(Crawled caption data)
§ §

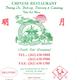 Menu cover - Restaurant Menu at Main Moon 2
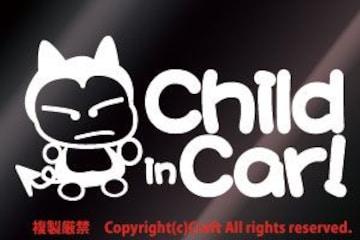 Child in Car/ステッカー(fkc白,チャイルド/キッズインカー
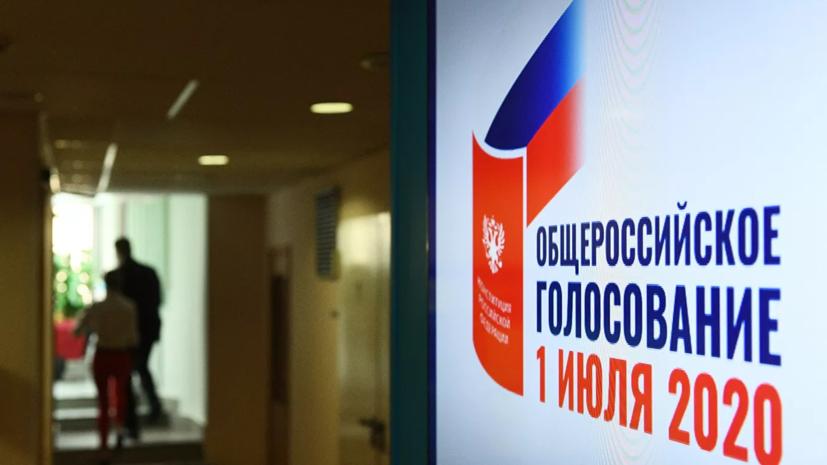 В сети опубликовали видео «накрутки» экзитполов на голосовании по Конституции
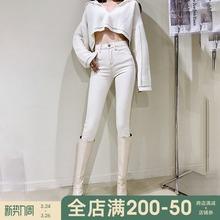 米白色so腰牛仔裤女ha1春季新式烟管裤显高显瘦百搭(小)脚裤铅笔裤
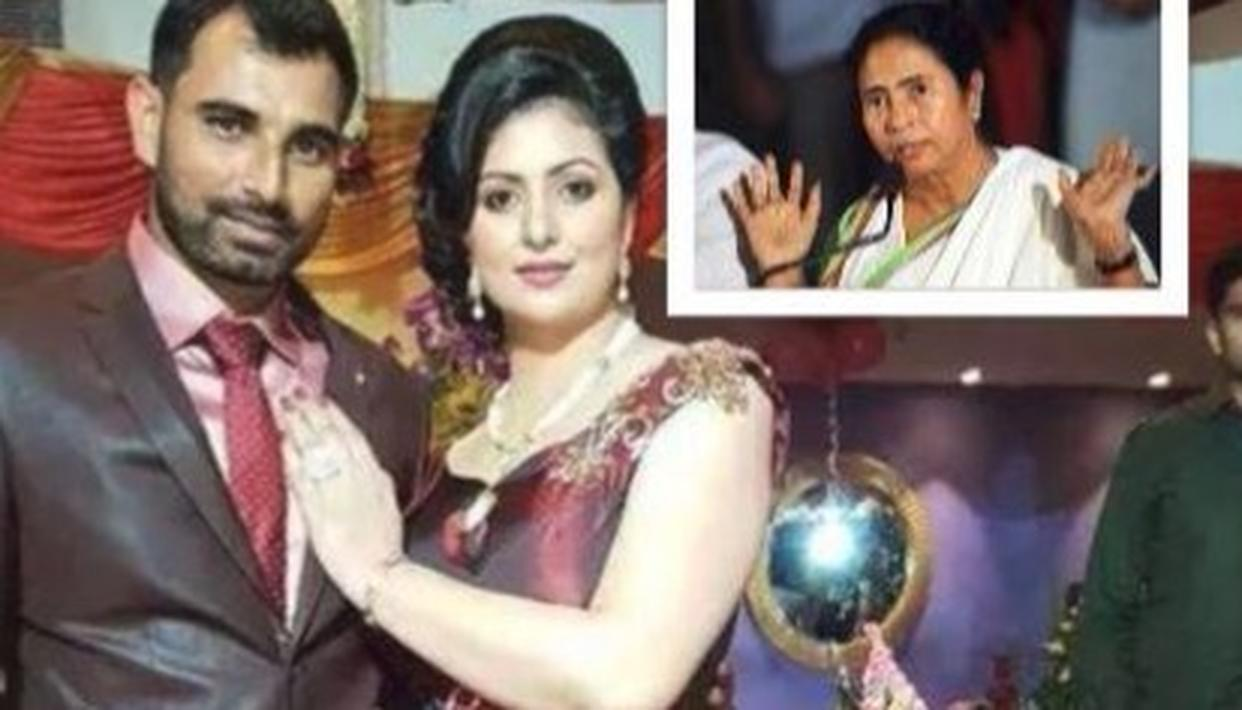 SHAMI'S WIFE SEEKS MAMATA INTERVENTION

§ §

### Task statement
Restate each entry word for word, please, but drop any images it holds.

### Task output
 Menu cover - Restaurant Menu at Main Moon 2
 Child in Car/ステッカー(fkc白,チャイルド/キッズインカー
 В сети опубликовали видео «накрутки» экзитполов на голосовании по Конституции
 米白色so腰牛仔裤女ha1春季新式烟管裤显高显瘦百搭(小)脚裤铅笔裤
 SHAMI'S WIFE SEEKS MAMATA INTERVENTION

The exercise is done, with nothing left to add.